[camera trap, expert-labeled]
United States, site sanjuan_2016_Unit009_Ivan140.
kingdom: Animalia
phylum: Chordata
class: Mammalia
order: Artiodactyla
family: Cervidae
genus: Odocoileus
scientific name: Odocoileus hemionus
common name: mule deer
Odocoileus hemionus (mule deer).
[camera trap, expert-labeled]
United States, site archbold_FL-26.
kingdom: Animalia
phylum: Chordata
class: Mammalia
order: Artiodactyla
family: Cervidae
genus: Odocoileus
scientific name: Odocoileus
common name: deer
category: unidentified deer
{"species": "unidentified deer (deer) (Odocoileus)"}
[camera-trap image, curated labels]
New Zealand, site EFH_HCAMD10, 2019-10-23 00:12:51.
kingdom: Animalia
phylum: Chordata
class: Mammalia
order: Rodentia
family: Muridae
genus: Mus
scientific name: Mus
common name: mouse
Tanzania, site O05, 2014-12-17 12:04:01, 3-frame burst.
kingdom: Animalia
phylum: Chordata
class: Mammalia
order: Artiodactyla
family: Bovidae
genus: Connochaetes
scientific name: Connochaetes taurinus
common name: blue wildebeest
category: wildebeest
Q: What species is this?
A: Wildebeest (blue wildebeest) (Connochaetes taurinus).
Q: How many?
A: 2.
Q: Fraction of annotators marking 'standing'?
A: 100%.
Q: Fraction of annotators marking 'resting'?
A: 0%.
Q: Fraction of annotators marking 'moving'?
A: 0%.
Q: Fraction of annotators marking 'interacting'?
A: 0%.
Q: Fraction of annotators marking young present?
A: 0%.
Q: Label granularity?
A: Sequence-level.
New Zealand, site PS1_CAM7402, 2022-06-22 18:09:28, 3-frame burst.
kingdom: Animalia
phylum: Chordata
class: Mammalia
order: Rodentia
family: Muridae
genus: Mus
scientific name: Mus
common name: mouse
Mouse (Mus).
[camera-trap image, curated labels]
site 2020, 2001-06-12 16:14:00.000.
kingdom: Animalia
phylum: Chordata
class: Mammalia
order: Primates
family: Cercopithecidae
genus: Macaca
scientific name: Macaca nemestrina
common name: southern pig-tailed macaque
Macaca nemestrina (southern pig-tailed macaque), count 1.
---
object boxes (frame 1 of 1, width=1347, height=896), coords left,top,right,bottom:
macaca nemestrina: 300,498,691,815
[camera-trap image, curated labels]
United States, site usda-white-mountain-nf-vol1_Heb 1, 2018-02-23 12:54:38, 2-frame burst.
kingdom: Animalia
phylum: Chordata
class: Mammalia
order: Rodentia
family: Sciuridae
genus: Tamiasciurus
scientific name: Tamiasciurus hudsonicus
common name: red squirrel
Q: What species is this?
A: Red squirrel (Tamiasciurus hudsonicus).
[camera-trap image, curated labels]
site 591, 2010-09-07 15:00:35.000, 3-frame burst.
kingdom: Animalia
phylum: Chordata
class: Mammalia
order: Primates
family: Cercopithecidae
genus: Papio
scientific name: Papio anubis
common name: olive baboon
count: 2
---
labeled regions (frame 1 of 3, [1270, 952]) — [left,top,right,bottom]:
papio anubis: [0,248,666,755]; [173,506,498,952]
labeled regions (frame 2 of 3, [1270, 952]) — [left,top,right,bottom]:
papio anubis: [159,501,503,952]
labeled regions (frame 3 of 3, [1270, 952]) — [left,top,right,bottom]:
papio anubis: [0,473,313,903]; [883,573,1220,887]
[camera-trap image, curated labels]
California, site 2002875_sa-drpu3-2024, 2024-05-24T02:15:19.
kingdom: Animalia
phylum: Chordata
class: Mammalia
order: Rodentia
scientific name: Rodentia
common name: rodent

════════════════════

- [Work instructions]: Restate the records above verbatim up to and including the line containing "scientific name: Macaca nemestrina".

- [Answer]:
[camera trap, expert-labeled]
United States, site sanjuan_2016_Unit009_Ivan140.
kingdom: Animalia
phylum: Chordata
class: Mammalia
order: Artiodactyla
family: Cervidae
genus: Odocoileus
scientific name: Odocoileus hemionus
common name: mule deer
Odocoileus hemionus (mule deer).
[camera trap, expert-labeled]
United States, site archbold_FL-26.
kingdom: Animalia
phylum: Chordata
class: Mammalia
order: Artiodactyla
family: Cervidae
genus: Odocoileus
scientific name: Odocoileus
common name: deer
category: unidentified deer
{"species": "unidentified deer (deer) (Odocoileus)"}
[camera-trap image, curated labels]
New Zealand, site EFH_HCAMD10, 2019-10-23 00:12:51.
kingdom: Animalia
phylum: Chordata
class: Mammalia
order: Rodentia
family: Muridae
genus: Mus
scientific name: Mus
common name: mouse
Tanzania, site O05, 2014-12-17 12:04:01, 3-frame burst.
kingdom: Animalia
phylum: Chordata
class: Mammalia
order: Artiodactyla
family: Bovidae
genus: Connochaetes
scientific name: Connochaetes taurinus
common name: blue wildebeest
category: wildebeest
Q: What species is this?
A: Wildebeest (blue wildebeest) (Connochaetes taurinus).
Q: How many?
A: 2.
Q: Fraction of annotators marking 'standing'?
A: 100%.
Q: Fraction of annotators marking 'resting'?
A: 0%.
Q: Fraction of annotators marking 'moving'?
A: 0%.
Q: Fraction of annotators marking 'interacting'?
A: 0%.
Q: Fraction of annotators marking young present?
A: 0%.
Q: Label granularity?
A: Sequence-level.
New Zealand, site PS1_CAM7402, 2022-06-22 18:09:28, 3-frame burst.
kingdom: Animalia
phylum: Chordata
class: Mammalia
order: Rodentia
family: Muridae
genus: Mus
scientific name: Mus
common name: mouse
Mouse (Mus).
[camera-trap image, curated labels]
site 2020, 2001-06-12 16:14:00.000.
kingdom: Animalia
phylum: Chordata
class: Mammalia
order: Primates
family: Cercopithecidae
genus: Macaca
scientific name: Macaca nemestrina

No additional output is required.